A few years ago, in 2015, I presented evidence that strongly suggested that the rumors concerning Arthur C. Clarke being a pedophile were correct. However, the initial public reports by a reporter working for News of the World and the Sunday Mirror were never followed up on by the media and were subsequently dismissed as aberrations without anyone ever actually being refuted. Now we know why they never led anywhere.
The News of the World spiked an exclusive story exposing the science fiction writer Arthur C Clarke as a paedophile, according to a new book about life inside the newspaper whose closure was announced a year ago today.
In Hack, an account of his nerve-shredding days as a reporter on the News of the World and then the Sunday Mirror, Graham Johnson claims that although the NOTW prided itself on outing pederasts, editors made an exception for Mr Clarke because he was a friend of Rupert Murdoch.
Through BSkyB, the tycoon commercially exploited the futurologist’s theory that satellites would be ideal for communications and praised him in public. As a result, according to Mr Johnson, who by that time had been sacked by the NOTW and had joined the Sunday Mirror, a story by reporter Roger Insall about Mr Clarke’s alleged abuse of adolescent boys was never published for fear of upsetting the proprietor.
Tipped off about the story, the Sunday Mirror sent Mr Johnson to Colombo, where he extracted an confession from the author that he paid boys for sex. “I have never had the slightest interest in children – boys or girls. They should be treated in the same way. But once they have reached the age of puberty, then it is OK,” Mr Clarke was quoted as saying in the Sunday Mirror. “If the kids enjoy it and don’t mind it doesn’t do any harm … there is a hysteria about the whole thing in the West.”
Mr Clarke subsequently denied he was a paedophile, saying: “The allegations are wholly denied.” But he never sued the Sunday Mirror and died aged 90 at his Sri Lanka home in 2008.
Speaking to The Independent yesterday, Mr Johnson said: “Roger [Insall] said that because Arthur C Clarke was a mate of Rupert Murdoch, the editor wasn’t having any of it and despite Roger getting a lot of evidence that Clarke was a paedophile they wouldn’t publish it.”
It’s probably not a coincidence that Murdoch has himself been accused of harboring similar predilections.
Full disclosure: Castalia House publishes several Clarke stories in the THERE WILL BE WAR series. We will continue to publish them despite our belief in Mr. Clarke’s misdeeds because a) they are very good stories, b) I do not believe the work is inseparable from the author, and c) Mr. Clarke derives zero benefit from their publication.
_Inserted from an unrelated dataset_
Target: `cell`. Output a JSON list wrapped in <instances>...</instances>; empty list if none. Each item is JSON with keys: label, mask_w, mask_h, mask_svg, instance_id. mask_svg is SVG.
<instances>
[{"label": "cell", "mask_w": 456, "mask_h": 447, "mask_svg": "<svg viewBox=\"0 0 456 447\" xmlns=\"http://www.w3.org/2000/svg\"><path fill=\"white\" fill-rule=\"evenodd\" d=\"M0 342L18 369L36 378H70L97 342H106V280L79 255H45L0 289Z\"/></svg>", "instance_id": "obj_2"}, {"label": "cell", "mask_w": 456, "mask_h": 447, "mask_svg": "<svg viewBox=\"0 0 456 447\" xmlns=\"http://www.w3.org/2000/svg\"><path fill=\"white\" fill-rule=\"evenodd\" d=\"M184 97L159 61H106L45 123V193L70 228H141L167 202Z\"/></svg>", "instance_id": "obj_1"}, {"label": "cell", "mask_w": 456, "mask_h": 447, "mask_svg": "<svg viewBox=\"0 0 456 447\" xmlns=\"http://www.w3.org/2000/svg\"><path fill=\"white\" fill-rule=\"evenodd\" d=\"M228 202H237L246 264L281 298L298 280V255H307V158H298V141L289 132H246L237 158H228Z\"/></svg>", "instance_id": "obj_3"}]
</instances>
In like manner, we will not refuse to publish H.P. Lovecraft because he is accused of racism, John C. Wright because he is accused of Catholicism, Vox Day because he is accused of white supremacism, or Owen Benjamin because he is accused of heightism, regardless of how substantive or insubstantial the accusations may be.
UPDATE: A reader writes about his experience meeting Mr. Clarke in Sri Lanka.
Very interesting post about Arthur C. Clarke. I actually met him in spring 1988 at his house in Colombo, Sri Lanka, where I found him simply by looking in the phone book, called the number, and he answered and invited me over straightaway. I was delighted to meet him, but very surprised to see something like ten to fifteen 11-year-olds running around the house like pets. I was 19 at the time, and made no question of it, just noted it in my head.
A few weeks later I met an expat living in Sri Lanka who said there were two reasons why Arthur C. Clarke moved to the remote island nation of Sri Lanka, the official reason, and the actual reason. The official reason: the sacred mountain was visible from space, and this was where the aliens would land when they came to earth, and he didn’t want to miss it. The actual reason: loads of 11-year-old boys, and very little legal consequence for taking advantage of them. He said that “everyone” in Sri Lanka knew this, but nobody talked about it except in knowing smirks and nods.